CAREER: Mapping deep brain functions with super-resolution photoacoustic imaging
Duke University, Durham NC
Investigators
Abstract
Regulating the oxygen supply is a key task of a normally functioning brain. A mismatch between oxygen supply and demand can lead to serious injury and brain dysfunction, such as in Alzheimer’s disease. This CAREER project aims to develop a new set of imaging technologies and data science tools for mapping the oxygen metabolism in the brain, with high clarity and accuracy. The results of this project will allow the study of the brain’s functions at the scale of a single capillary. The technology and knowledge generated from this project will result in training materials that can educate the next generation of neural engineers and inspire a diverse array of students in the STEM fields. Much is still unknown about how the brain regulates its hemodynamic functions in various physiological and pathological conditions. One major reason for this knowledge gap is the lack of technologies that can provide noninvasive measurement of the brain’s hemodynamics with high spatial resolutions. This CAREER project aims to develop a super-resolution photoacoustic tomography approach that can image a mouse brain’s hemodynamic functions with consistently high resolution throughout the brain volume. The new technology will report the absolute values of the blood oxygenation, flow speed, and oxygen metabolism in deep brain.
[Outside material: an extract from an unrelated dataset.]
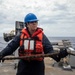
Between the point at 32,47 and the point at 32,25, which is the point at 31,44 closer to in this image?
the point at 32,47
The outcome of this project will generate the much-needed new knowledge about the brain at fine scales for the broad neuroscience community. This outcome is critical for studying the spatial-temporal heterogeneity of brain functions at different physiological conditions, as well as understanding and treating the impairment of brain functions due to various brain illnesses. This award reflects NSF's statutory mission and has been deemed worthy of support through evaluation using the Foundation's intellectual merit and broader impacts review criteria.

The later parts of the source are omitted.